Yıllardır Suriye’ye karşı eğittiğimiz ve silahlandırdığımız Suriye Milli Ordusu adı verilen savaşçılar da, "eyvah barışıyorlar, biz açığa çıkacağız" diyerek bulundukları bölgede Türk bayraklarını ve yardım götüren araçları yaktılar. Ülke içinde bazı şehirlerimizde de sığınmacılar bahane edilerek provokatörler olaylar çıkardı. Emperyal güçlerin ajanları hem ülke içinde hem de Kuzey Suriye’de cirit atıyorlar. Bu provokatörler bir iç karışıklık çıkararak ülkeyi karıştırmak istiyorlar. Bu sığınmacılar sadece Suriyeli değil. Büyük oranda ülkesini ABD adına satan on binlerce genç Afgan var. Bir karışıklıkta tek başına gelen Afgan sığınmacıların...

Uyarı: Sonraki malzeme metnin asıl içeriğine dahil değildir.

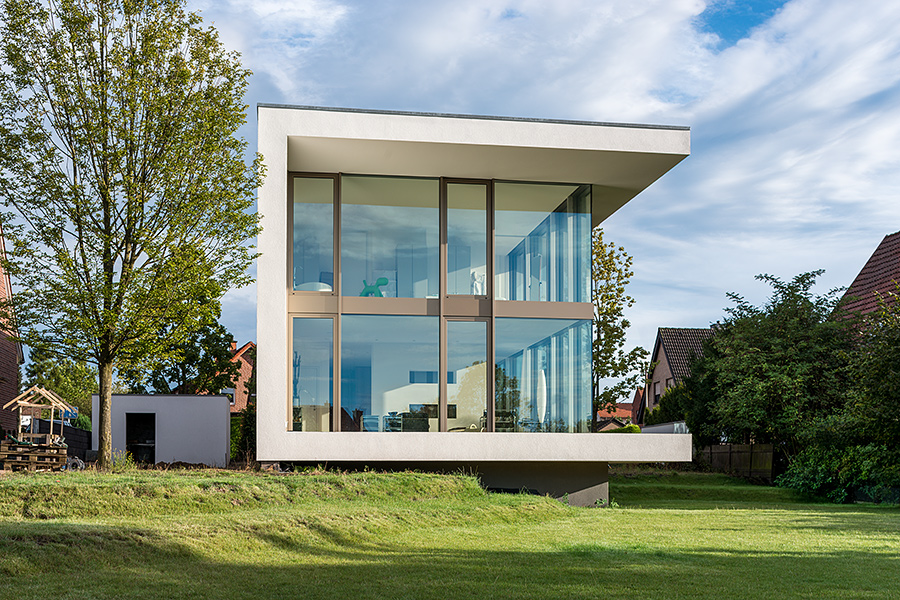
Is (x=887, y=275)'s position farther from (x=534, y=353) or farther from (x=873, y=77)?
(x=534, y=353)

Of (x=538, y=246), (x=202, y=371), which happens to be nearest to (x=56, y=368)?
(x=538, y=246)

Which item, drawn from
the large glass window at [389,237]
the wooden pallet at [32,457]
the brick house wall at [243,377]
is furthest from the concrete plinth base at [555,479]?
the brick house wall at [243,377]

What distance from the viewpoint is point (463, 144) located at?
55.5 ft

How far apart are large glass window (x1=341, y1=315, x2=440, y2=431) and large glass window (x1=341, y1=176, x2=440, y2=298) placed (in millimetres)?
691

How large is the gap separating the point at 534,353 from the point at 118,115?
9.73m

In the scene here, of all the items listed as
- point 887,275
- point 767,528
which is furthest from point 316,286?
point 887,275

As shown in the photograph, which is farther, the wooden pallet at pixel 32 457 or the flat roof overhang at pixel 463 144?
the flat roof overhang at pixel 463 144

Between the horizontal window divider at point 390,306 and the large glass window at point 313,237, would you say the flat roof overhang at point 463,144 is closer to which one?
the large glass window at point 313,237

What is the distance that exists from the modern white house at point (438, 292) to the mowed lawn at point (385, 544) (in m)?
2.54

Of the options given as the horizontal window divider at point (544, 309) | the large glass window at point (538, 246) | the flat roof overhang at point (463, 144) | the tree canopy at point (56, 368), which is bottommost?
the tree canopy at point (56, 368)

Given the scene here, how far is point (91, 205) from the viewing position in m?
15.6

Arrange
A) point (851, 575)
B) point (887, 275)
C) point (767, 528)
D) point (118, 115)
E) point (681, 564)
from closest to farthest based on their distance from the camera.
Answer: point (851, 575) → point (681, 564) → point (767, 528) → point (118, 115) → point (887, 275)

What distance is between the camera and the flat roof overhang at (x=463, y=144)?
16.7 meters

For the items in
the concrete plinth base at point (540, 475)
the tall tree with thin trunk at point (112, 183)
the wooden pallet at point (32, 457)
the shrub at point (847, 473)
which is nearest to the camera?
the wooden pallet at point (32, 457)
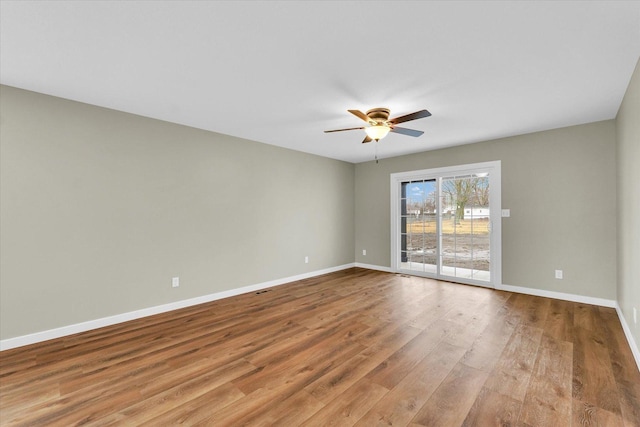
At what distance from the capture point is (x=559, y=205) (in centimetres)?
406

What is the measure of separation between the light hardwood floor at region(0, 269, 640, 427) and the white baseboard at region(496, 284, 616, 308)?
Answer: 173 mm

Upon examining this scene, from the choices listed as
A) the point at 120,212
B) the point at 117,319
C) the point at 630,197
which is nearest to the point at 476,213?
the point at 630,197

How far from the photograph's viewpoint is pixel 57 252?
9.52 feet

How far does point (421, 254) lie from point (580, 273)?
7.71ft

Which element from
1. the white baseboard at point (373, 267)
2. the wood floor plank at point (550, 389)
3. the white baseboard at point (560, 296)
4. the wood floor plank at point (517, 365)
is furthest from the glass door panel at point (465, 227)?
the wood floor plank at point (550, 389)

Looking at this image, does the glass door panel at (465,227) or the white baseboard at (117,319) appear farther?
the glass door panel at (465,227)

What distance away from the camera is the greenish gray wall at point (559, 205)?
3.73 metres

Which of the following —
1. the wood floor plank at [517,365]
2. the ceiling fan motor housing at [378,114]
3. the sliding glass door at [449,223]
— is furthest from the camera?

Emperyal amaçlar doğrultusunda neler yapacaklarını bilen varsa beri gelsin! Şu anda hepimize düşen görev, hiçbir provokasyona alet olmadan sakinliğimizi korumalıyız. Sosyal medyada özellikle bayrak yakılma ve araçların yakılma görüntülerine kapılıp bir eyleme kalkmamalıyız. Eğer bu yanlışa düşersek emperyalizmin ekmeğine yağ sürmüş oluruz. Zaten büyük oyun ülkede karışıklık çıkarıp bir kıyım yapmak. Sığınmacılar konusunda yıllardır yaşadığımız ekonomik, sosyal ve siyasi sorunların temelinde iktidarın yanlış politikaları var. Suriye’de ne işimiz vardı? Durup dururken ABD’nin oyununa gelip bu işe kalkıştık. Emperyal senaryo gereği yıllar önce Suriye hududundaki mayınlar temizlendi. Savaş başlayınca sığınmacılar hiçbir engelle karşılaşmadan doluştu. Gelerek de devam ediyorlar. ABD Fırat’ın doğusunda bir garnizon devletin temellerini attı. Türkiye Suriye arasındaki bu yakınlaşmadan ABD’de rahatsızlık duyacaktır. Gün Türkiye’nin varoluş veya parçalanma ile karşı karşıya geleceği bir noktaya geldi. Tüm ulus sessiz sakin hiçbir provokasyona gelmemelidir. İktidarın sığınmacılar ile ilgili bir projesi var mı? Varsa kamuoyu ile paylaşıp toplumu bilgilendirmelidir. Bu kararlar Türkiye açısından son derece önemli, yani TÜRKİYE’NİN GELECEĞİDİR...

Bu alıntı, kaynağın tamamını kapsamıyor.